Architecture¶

Three independent MCP servers¶

triforge install adds three entries to ~/.claude.json. They are independent — disable or upgrade each separately.

                  ┌──────────────────────────────────────────┐
                  │             Claude Code (CLI)             │
                  │  ~/.claude.json (auto-loaded everywhere)  │
                  └────┬──────────────┬───────────────┬──────┘
                       │              │               │
              ┌────────▼──┐  ┌────────▼────┐  ┌──────▼──────────┐
              │  semble   │  │  InsForge   │  │ triforge-memory │
              │  (MCP)    │  │  (MCP)      │  │     (MCP)       │
              │  CODE     │  │  BACKEND    │  │  CHAT MEMORY    │
              └───────────┘  └─────────────┘  └─────────────────┘

Server	What it does	Triggered by
`semble`	Hybrid (BM25 + semantic) code search across 19 languages. From MinishLab, MIT.	Agent initiative — only consumes tokens when used.
`insforge`	Backend-as-a-service: PostgreSQL + pgvector, S3, Deno functions. From InsForge AI, Apache-2.0.	Agent initiative. Cloud `https://mcp.insforge.dev/mcp` by default; replace with self-hosted URL as needed.
`triforge-memory`	Per-project chat memory. The `rag_search` tool, the SessionStart prelude.	Auto-loaded. No-op until `/rag` is run inside a project.

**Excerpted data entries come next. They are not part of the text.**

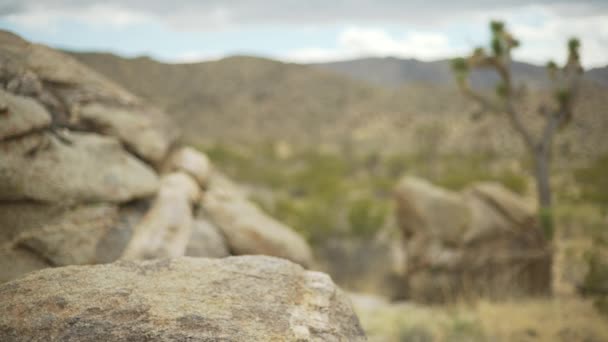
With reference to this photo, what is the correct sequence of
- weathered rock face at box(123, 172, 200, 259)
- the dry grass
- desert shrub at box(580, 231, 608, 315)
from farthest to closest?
desert shrub at box(580, 231, 608, 315) → the dry grass → weathered rock face at box(123, 172, 200, 259)

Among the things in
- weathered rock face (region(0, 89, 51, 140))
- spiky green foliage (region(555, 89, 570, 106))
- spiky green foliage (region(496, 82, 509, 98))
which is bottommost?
weathered rock face (region(0, 89, 51, 140))

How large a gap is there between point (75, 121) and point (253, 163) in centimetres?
2504

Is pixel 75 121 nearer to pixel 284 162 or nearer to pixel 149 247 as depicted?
pixel 149 247

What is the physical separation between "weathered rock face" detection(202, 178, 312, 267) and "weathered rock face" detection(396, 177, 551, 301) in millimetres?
3122

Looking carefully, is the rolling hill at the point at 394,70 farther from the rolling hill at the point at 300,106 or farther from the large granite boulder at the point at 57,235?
the large granite boulder at the point at 57,235

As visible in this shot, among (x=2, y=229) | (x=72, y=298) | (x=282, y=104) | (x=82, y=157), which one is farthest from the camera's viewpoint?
(x=282, y=104)

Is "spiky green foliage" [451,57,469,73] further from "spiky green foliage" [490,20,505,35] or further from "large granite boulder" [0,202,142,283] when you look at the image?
"large granite boulder" [0,202,142,283]

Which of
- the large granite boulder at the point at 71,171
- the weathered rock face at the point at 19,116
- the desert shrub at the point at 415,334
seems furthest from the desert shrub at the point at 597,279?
the weathered rock face at the point at 19,116

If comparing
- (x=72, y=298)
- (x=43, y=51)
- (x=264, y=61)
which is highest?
(x=264, y=61)

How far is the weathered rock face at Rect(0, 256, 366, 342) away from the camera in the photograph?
75.1 inches

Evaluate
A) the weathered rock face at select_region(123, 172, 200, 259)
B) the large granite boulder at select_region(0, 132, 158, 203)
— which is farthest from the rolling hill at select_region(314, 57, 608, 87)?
the large granite boulder at select_region(0, 132, 158, 203)

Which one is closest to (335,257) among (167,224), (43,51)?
(167,224)

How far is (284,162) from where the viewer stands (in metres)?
32.3

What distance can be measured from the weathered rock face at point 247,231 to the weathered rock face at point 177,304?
1.97 metres
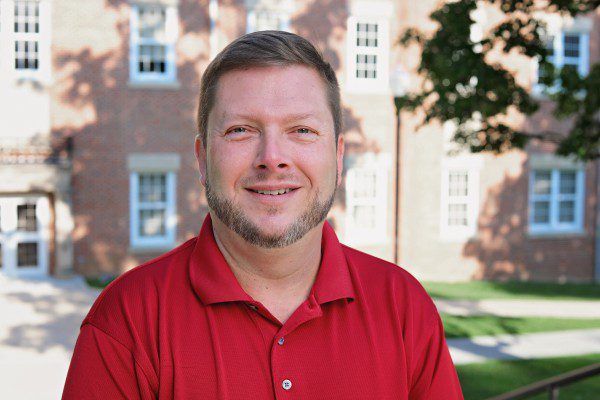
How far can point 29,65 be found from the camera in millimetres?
17734

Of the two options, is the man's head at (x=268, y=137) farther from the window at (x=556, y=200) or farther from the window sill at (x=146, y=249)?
the window at (x=556, y=200)

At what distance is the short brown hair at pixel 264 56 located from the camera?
211 cm

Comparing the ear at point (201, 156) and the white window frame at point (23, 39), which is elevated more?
the white window frame at point (23, 39)

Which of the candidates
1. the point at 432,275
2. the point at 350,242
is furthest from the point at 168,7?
the point at 432,275

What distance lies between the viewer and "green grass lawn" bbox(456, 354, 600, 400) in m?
8.84

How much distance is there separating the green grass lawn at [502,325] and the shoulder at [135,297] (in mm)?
10821

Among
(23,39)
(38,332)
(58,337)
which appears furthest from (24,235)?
(58,337)

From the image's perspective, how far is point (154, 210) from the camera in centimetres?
1855

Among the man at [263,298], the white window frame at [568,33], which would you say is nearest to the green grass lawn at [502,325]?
the white window frame at [568,33]

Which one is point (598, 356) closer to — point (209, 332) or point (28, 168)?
point (209, 332)

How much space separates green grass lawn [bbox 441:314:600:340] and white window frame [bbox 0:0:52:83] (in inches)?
436

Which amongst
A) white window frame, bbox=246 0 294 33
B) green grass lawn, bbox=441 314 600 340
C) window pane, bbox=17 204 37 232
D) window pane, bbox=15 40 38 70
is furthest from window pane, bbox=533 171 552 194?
window pane, bbox=15 40 38 70

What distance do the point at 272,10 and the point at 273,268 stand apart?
17435mm

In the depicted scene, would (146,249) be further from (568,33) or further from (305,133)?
(305,133)
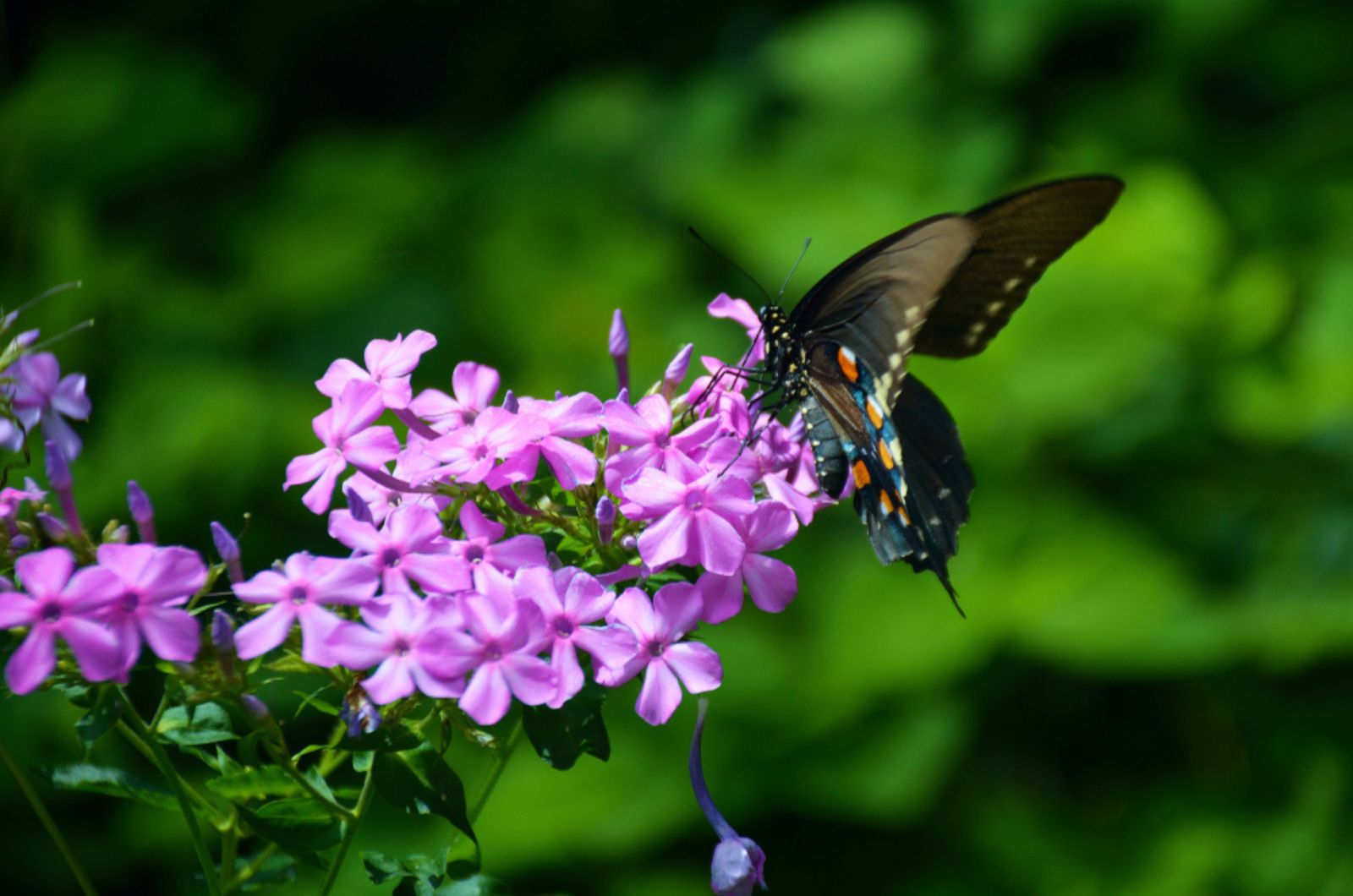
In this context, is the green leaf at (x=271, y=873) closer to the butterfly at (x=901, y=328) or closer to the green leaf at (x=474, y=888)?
the green leaf at (x=474, y=888)

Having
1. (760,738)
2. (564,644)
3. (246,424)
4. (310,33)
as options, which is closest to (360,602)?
(564,644)

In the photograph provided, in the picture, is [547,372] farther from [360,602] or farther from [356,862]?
[360,602]

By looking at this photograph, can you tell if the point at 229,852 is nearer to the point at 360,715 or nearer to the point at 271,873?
the point at 271,873

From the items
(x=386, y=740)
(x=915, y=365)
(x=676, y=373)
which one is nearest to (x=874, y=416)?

Per-project memory pipeline¶

        ┌──────────────────────────────────────────────────────────────┐
        │               INSIDE A /rag-ACTIVATED PROJECT                │
        └──────────────────────────────────────────────────────────────┘

  (1) CAPTURE — Stop hook, instant, no LLM
  ───────────────────────────────────────
  user: "fix auth bug"        ─┐
  assistant: "<thinking>...     ─┐
              <Edit tool ...>    │── stripped + redacted → JSONL
              done, line 42"     │
                                 ▼
                  ~/.claude/triforge/{hash}/chats.jsonl

  (2) INDEX — SessionEnd hook, background, idempotent
  ───────────────────────────────────────────────────
                  chats.jsonl  (offset cursor in state.json)
                       │
                       ▼
              ┌─────────────────────────┐
              │  triforge-indexer        │  (a separate detached process;
              │  - dense embeddings      │   does not block UX on session exit)
              │  - LLM summary*          │
              │  - LLM OpenIE → graph*   │  *only if any LLM provider is up
              └────┬───────┬───────┬─────┘
                   │       │       │
                   ▼       ▼       ▼
              vectors/   summary.md   kg.pkl

  (3) RETRIEVE — two paths
  ────────────────────────
   A. SessionStart hook  →  reads summary.md tail (≤ 3500 chars)
                         →  emits hookSpecificOutput.additionalContext
                         →  Claude sees the recap in the first turn

   B. MCP tool `rag_search(query)`
       ↓
       ┌──── dense cosine ────┐
       ├──── BM25 lexical ────┤── Reciprocal Rank Fusion ──→ top-K chunks
       └──── graph PPR* ──────┘   *if kg.pkl was built

Storage layout¶

For each project, all runtime data lives under ~/.claude/triforge/{sha256(abs_path)[:12]}/:

chats.jsonl           one JSON-line per (user|assistant) turn
state.json            {"last_indexed_offset": N}
vectors/              parquet shards (one per index pass)
   YYYYMMDDTHHMMSS.parquet
summary.md            append-only LLM-or-deterministic summary
kg.pkl                NetworkX MultiDiGraph (built only if LLM available)
errors.log            indexer failures (rare)

Cross-platform¶

Paths — pathlib.Path everywhere, no hardcoded separators.
Locks — portalocker wraps both Unix flock and Win32 LockFileEx.
Background — subprocess.Popen with start_new_session=True on Unix, creationflags=DETACHED_PROCESS|CREATE_NEW_PROCESS_GROUP on Windows.
Hooks — the absolute path to the triforge console script is baked into .claude/settings.local.json at activation time, so ${CLAUDE_PROJECT_DIR} is the only env-var the hook depends on.
CI — matrix of ubuntu-latest, macos-latest, windows-latest × Python 3.10, 3.11, 3.12.

Embedding model¶

minishlab/potion-base-8M from MinishLab — a static model2vec model:

~30 MB on disk
256-dim float32 vectors
CPU-only, no PyTorch
p50 encode latency ~1 ms per chunk
Multilingual (works on Russian, English, code identifiers)

Cached under HuggingFace's standard ~/.cache/huggingface/hub/. First run downloads automatically.